Selon des sources sûres consultées par Médias24, plus de 100 MMDH ont été déclarés dans le cadre de cette opération d'amnistie sur les liquidités.
Ce n'est pas un chiffre définitif parce qu'il comprend une part validée par la DGI et une autre qui a été déclarée aux banques et non encore examinée par l'administration fiscale.
Voici comment se compose ce montant des 100 MMDH :
- 40 MMDH déclarés à la DGI et validés.
- 10 MMDH déclarés aux banques à fin novembre et validés par la DGI
- 50 MMDH déclarés aux banques au cours du mois de décembre et qui vont être traités et examinés par la DGI au cours des prochaines semaines.
Selon nos sources, les 40 MMDH traités au niveau de la DGI correspondent à 10.000 déclarations spontanées et 1.000 déclarations suite à des contrôles de situations personnelles.
À ce stade, 2,5 MMDH de recettes pour le Trésor au titre de l'exercice 2024 sont confirmées. (5% des 50 MMDH validés).
Il restera la part correspondante aux 50 MMDH qui seront examinés. Les banques disposent jusqu'au 31 janvier pour reverser les 5% à la DGI pour chaque dossier, déclenchant ainsi son traitement. Ces recettes seront imputées à l'exercice 2025.
Le gain pour le Trésor ne dépassera donc pas les 5 MMDH au total, ce qui ne représente que 1% des recettes de la DGI.
Ce n'est donc pas un enjeu pécuniaire pour l'État. C'est surtout un enjeu économique, d'équité fiscale, de dissuasion, d'assainissement et de régularisation.
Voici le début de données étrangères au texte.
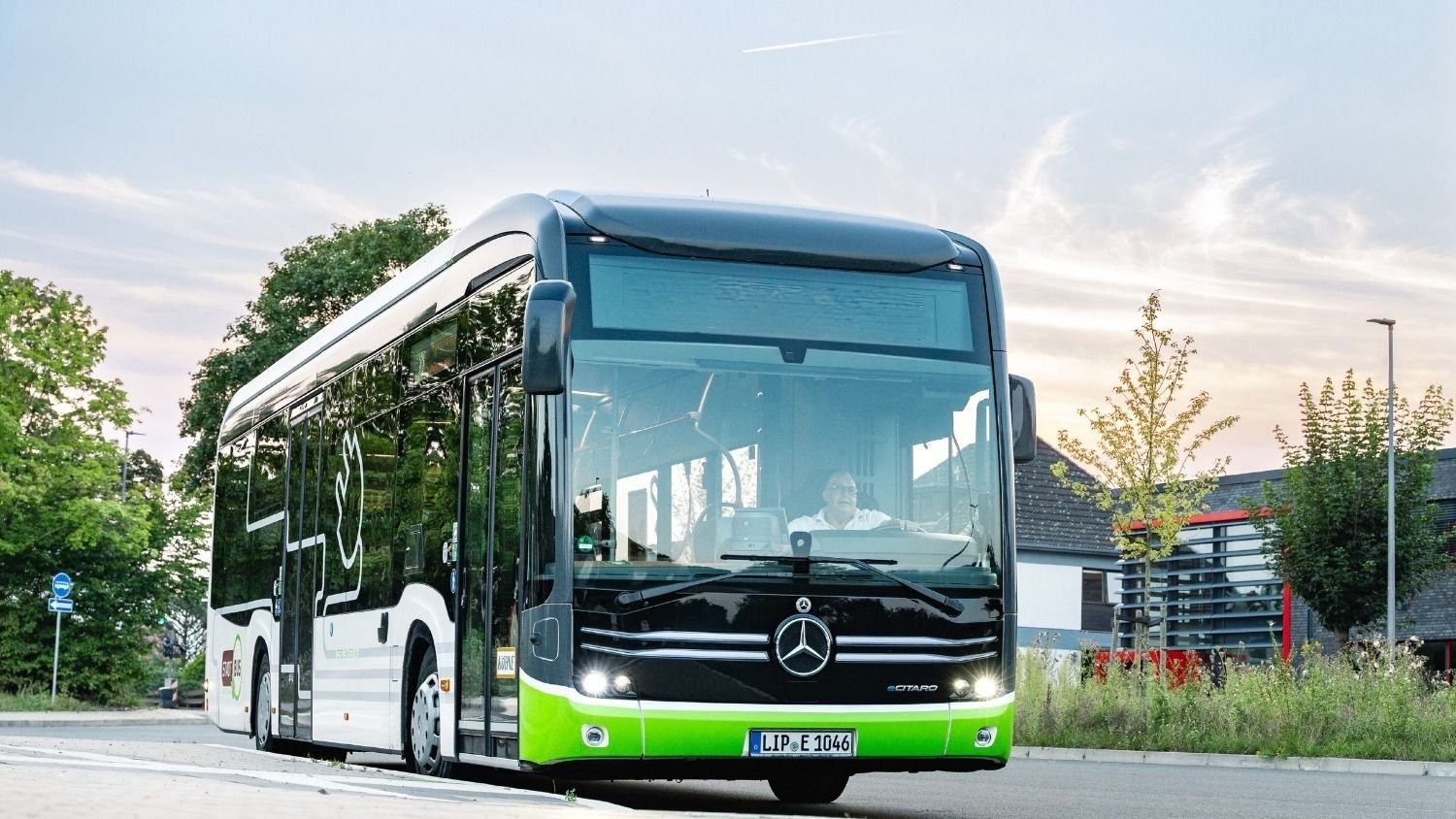 Mercedes-Benz eCitaro Bus in Grün-Schwarz mit lächelndem Fahrer auf einer Straße unter blauem Himmel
L’opération d’amnistie fiscale sur les liquidités non déclarées a connu une ruée de dernière minute auprès des banques durant les derniers jours de l’année 2024. Cette ruée s’explique par la volonté des personnes physiques de bénéficier de l’amnistie, qui proposait un taux préférentiel de 5%. Dès le 1ᵉʳ janvier 2025, ce taux passera à 37%. Comme nous l’avons expliqué dans nos précédents articles, cette ruée est due à l’absence de prorogation de cette mesure dans la loi de finances 2025.
Les avoirs concernés par cette amnistie pour les personnes physiques incluent :
• Les liquidités déposées dans des comptes bancaires ;
• Les liquidités détenues sous forme de billets de banque ;
• Les biens meubles ou immeubles acquis, non destinés à un usage professionnel ;
• Les avances en comptes courants d’associés, les comptes d’exploitant et les prêts accordés à des tiers.
Selon les statistiques monétaires publiées par Bank Al-Maghrib, le montant de liquidités en circulation dans l’économie marocaine a atteint 428,9 MMDH à fin novembre 2024. Ainsi, les 100 MMDH déposés représentent environ un quart des liquidités actuellement en circulation.
Reste à voir comment ces 100 MMDH, qui proviennent des liquidités personnelles non déclarées, seront réintégrés dans l’économie formelle. Leur présence dans les circuits financiers peut offrir des opportunités, notamment en augmentant les dépôts bancaires et en facilitant le crédit, mais l’impact réel dépendra de leur utilisation.